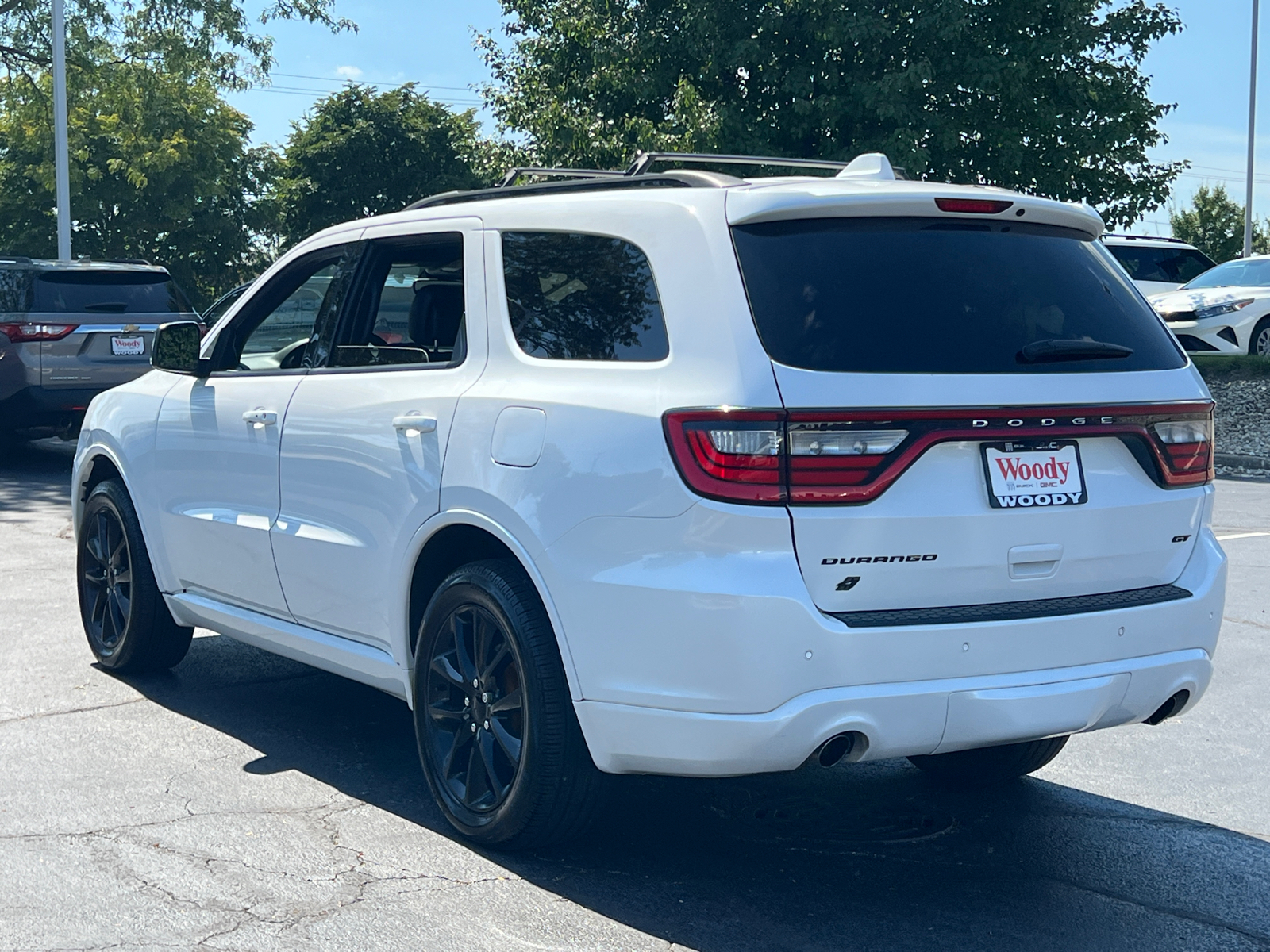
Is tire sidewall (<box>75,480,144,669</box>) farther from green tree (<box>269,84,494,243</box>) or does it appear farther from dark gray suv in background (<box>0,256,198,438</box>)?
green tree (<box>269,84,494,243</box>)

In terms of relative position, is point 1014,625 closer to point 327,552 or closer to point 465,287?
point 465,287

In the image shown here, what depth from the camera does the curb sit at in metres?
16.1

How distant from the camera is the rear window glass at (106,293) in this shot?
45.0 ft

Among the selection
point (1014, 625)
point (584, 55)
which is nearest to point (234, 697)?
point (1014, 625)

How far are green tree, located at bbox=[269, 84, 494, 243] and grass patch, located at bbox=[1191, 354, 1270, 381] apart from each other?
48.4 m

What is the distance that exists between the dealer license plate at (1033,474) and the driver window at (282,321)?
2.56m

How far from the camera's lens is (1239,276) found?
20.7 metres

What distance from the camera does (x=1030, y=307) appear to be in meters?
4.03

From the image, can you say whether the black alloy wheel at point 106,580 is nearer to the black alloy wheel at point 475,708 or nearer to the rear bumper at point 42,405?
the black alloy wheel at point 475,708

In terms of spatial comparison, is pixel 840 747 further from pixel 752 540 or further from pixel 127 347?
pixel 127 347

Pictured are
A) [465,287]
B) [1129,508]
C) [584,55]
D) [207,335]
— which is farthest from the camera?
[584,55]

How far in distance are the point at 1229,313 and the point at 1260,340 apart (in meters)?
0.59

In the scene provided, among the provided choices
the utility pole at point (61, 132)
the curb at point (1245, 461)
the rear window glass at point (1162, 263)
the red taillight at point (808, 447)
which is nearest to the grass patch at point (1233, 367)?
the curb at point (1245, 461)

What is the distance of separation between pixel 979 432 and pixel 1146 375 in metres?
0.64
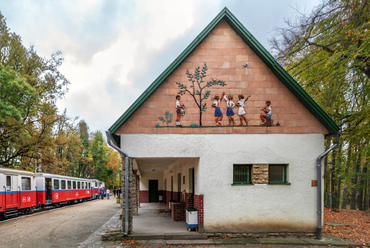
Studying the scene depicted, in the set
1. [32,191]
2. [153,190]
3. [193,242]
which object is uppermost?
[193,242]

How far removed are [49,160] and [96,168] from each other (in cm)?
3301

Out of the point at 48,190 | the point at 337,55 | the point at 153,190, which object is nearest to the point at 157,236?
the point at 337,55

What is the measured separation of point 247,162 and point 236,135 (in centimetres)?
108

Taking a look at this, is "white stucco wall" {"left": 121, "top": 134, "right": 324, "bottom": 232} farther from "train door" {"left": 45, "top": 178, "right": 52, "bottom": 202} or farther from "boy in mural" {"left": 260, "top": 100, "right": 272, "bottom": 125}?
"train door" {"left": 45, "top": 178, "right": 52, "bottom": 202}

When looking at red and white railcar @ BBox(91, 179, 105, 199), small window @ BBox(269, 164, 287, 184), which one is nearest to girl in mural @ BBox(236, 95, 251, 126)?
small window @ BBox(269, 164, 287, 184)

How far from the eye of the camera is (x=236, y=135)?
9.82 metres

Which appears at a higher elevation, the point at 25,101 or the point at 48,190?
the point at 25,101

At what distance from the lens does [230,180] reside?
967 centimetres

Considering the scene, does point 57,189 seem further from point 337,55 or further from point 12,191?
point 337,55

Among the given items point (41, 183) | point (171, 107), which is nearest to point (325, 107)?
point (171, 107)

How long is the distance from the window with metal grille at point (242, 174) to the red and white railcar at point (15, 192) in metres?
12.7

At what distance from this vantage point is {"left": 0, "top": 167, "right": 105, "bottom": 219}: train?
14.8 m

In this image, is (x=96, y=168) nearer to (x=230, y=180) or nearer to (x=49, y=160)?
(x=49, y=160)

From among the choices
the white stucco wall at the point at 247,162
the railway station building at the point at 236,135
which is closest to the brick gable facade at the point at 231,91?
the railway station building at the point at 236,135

######

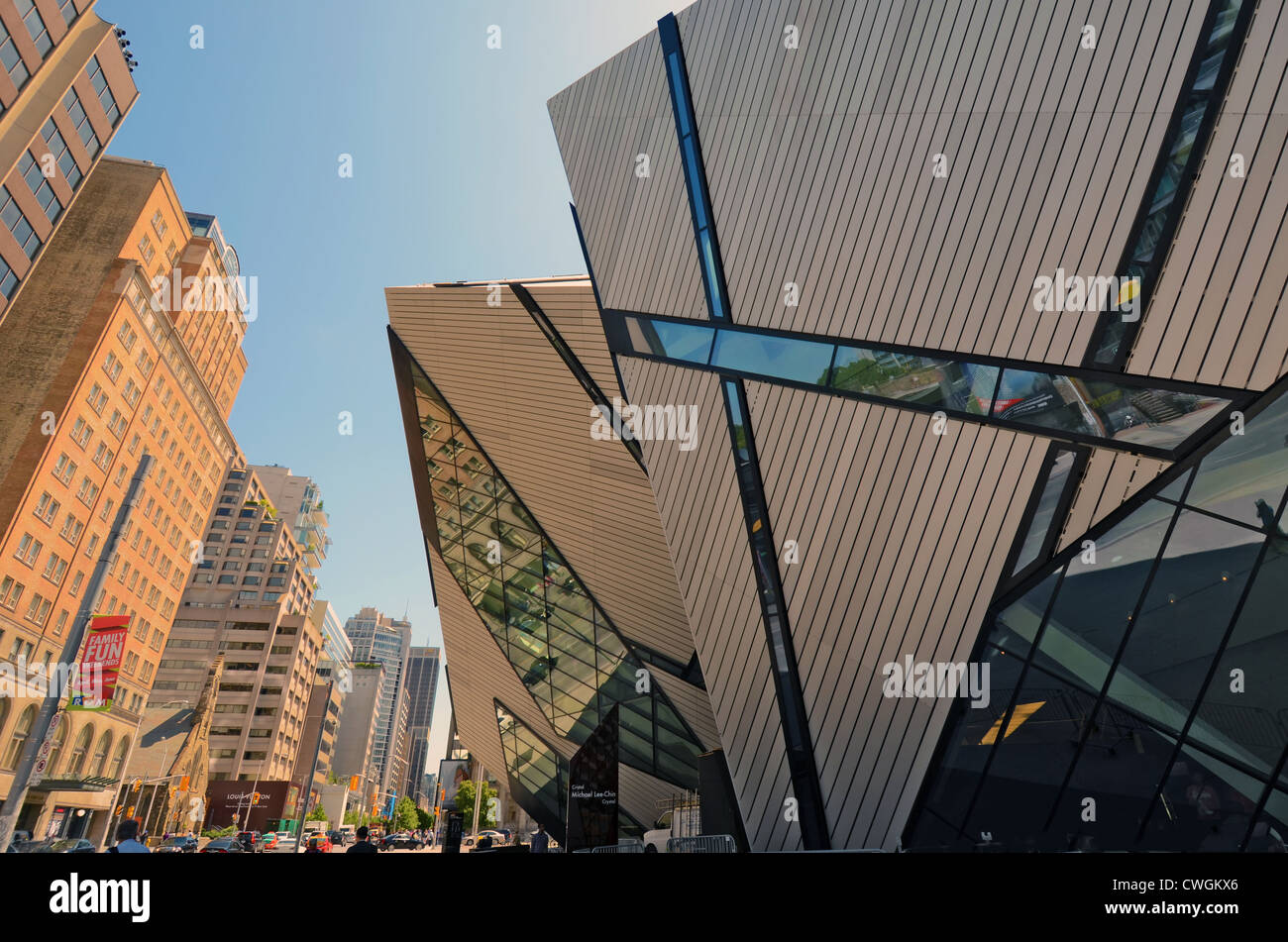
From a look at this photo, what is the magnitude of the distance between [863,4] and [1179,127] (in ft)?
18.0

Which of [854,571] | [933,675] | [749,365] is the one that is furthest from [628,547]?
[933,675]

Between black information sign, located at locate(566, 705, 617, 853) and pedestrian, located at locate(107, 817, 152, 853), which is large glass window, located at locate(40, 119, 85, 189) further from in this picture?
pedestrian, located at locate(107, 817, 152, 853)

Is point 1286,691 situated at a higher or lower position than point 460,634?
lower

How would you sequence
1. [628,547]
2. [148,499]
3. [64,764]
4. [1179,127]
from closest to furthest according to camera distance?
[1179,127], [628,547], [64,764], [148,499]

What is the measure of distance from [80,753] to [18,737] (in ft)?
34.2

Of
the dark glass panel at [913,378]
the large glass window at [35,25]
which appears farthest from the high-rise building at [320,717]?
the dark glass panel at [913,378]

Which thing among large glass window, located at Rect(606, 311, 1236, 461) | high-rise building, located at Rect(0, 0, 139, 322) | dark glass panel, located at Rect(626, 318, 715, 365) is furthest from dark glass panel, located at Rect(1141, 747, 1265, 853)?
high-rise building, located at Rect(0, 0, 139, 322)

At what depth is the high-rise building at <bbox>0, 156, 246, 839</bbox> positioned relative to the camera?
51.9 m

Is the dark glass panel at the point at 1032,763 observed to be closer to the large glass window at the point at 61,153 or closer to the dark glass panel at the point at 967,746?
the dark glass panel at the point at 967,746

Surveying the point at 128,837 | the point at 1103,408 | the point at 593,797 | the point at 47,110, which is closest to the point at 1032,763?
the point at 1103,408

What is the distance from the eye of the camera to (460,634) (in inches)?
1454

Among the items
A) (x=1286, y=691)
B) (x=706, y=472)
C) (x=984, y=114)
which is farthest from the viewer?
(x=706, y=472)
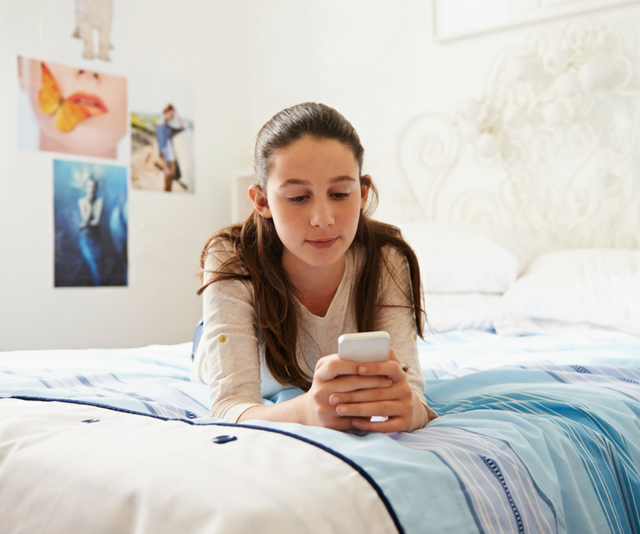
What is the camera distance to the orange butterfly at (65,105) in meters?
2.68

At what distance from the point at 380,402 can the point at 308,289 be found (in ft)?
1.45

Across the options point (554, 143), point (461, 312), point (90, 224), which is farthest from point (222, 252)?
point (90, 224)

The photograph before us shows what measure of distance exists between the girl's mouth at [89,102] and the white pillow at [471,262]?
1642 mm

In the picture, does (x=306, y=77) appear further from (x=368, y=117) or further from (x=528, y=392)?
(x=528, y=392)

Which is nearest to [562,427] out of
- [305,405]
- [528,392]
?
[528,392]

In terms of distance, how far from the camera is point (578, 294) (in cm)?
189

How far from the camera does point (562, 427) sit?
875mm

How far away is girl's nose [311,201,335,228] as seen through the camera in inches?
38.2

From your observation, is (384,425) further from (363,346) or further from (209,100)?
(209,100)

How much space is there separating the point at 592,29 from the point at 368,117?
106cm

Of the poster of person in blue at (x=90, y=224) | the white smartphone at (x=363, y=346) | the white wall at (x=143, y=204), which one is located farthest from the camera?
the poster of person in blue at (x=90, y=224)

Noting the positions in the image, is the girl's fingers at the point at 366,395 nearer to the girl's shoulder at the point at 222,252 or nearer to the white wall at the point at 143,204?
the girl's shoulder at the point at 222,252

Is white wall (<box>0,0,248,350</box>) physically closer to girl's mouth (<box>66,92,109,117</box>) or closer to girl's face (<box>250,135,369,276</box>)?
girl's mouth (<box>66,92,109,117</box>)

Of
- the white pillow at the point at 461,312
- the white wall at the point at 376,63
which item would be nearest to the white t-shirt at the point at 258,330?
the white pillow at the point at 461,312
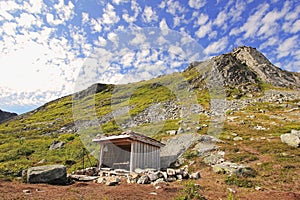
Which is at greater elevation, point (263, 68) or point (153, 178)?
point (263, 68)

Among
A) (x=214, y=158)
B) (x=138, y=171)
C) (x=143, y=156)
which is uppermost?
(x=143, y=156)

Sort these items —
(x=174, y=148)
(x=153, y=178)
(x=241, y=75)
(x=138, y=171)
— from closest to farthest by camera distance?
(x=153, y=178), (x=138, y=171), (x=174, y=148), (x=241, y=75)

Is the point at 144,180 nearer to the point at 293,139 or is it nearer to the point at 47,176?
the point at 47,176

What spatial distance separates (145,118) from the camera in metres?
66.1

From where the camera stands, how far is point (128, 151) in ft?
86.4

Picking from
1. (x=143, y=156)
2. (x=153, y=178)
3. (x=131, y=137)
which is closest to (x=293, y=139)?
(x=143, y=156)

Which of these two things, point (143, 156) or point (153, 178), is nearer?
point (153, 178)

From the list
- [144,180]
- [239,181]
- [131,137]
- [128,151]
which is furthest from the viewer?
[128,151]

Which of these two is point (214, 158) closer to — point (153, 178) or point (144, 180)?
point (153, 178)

######

▶ **What you have to do**
How many lines in the rows above contain the string "inches"? Reply with the number alone.

▶ **Full solution**
2